Task instructions:
Decide whether each statement agrees with the blog posts below, answering yes or no and quoting the words that settle it: (a) after the current semester, the writer has two semesters left; (b) the writer says they are eager to grow up; (c) the writer's dog might have cancer.

Passage:
Thursday, January 29, 2009
WHAT?!!
Wow! So early this morning I was kidnapped, in a good way! I am so extremely blessed! I am on the Entourage team 2009-2010! I cant believe it! God is so amazing! After improv night i couldnt picture what the perfect team would look like, then when our blindfolds were removed i knew it was a perfect fit! im so so so excited! i cant wait for the summer!!!!
Wednesday, January 28, 2009
Well hello there...
It has been a while. I don't know why I haven't written in a while, but it is time to start again. It is the middle of the third week of school and i can't believe how quick the weeks are going. Life is going by too fast. And after this semester, i have TWO semesters left. Then a degree! That thought scares the crap out of me. Literally, i just pooped my pants. Okay, no i didn't. But I am so scared to grow up. I am scared of taking care of myself without help from my parents. I am scared of leaving vanguard. I have friends all around and i take it for granted. When school is over, i wont have the comfort of walking a few feet to see a friend. I am scared of making my own decisions and possibly making the wrong ones. I don't want to grow up! Could some body please press the slow down button? or does life just go faster from here? i dont want to waste time but i feel like i do a lot!
Besides those fears lingering in the back of my mind, i have felt a lot of peace lately. it has been nice.
Monday, January 5, 2009
wow
friday was a horrible day. i wrote that depressing blog because i felt so hopeless and frustrated. today is monday and i am completely blown away by God's goodness. He is teaching me so much right now i dont know what to do with it. all i can say looking back on these past few days is wow.
Friday, January 2, 2009
:(
I hate that i make her feel like a burden. I hate that i complain when she asks me to do things. I hate that I still want him. I hate that my dog is dying. I hate that I don't treat God with the respect that I should. I hate that I am so hard on myself. I hate that I am starting off this year with all these complaints.
My dog mandy might have cancer and we will probably have to put her to sleep. I didnt think it would affect me this much. I am so sad.
My dog mandy might have cancer and we will probably have to put her to sleep. I didnt think it would affect me this much. I am so sad.

Information supplied:
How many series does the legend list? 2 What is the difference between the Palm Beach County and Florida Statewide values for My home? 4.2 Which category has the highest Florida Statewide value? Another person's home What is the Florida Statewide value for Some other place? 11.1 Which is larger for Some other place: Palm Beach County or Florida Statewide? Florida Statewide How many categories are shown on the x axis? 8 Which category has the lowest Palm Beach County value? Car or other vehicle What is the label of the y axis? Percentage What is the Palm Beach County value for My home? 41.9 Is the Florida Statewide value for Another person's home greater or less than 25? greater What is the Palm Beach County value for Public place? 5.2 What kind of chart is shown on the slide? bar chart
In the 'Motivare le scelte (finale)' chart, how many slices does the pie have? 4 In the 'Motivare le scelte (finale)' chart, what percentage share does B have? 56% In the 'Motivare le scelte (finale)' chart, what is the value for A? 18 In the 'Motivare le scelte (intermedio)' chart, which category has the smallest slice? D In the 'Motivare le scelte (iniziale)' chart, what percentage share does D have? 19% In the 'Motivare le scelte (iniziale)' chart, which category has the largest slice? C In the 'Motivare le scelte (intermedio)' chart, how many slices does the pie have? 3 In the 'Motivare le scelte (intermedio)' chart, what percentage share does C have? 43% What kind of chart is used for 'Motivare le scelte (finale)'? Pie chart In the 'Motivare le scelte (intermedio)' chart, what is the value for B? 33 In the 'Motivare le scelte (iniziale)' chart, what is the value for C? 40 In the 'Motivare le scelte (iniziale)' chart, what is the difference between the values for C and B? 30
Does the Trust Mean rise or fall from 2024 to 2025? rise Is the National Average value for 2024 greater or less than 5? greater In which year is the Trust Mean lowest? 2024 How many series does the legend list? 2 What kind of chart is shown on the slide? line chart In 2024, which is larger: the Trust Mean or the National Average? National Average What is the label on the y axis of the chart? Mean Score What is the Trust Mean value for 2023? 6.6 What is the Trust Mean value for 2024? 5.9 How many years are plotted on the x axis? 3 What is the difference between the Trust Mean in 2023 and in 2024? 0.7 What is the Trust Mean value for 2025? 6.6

Solution to the problem:
(a) Yes: "after this semester, i have TWO semesters left."
(b) No: "I don't want to grow up!"
(c) Yes: "My dog mandy might have cancer"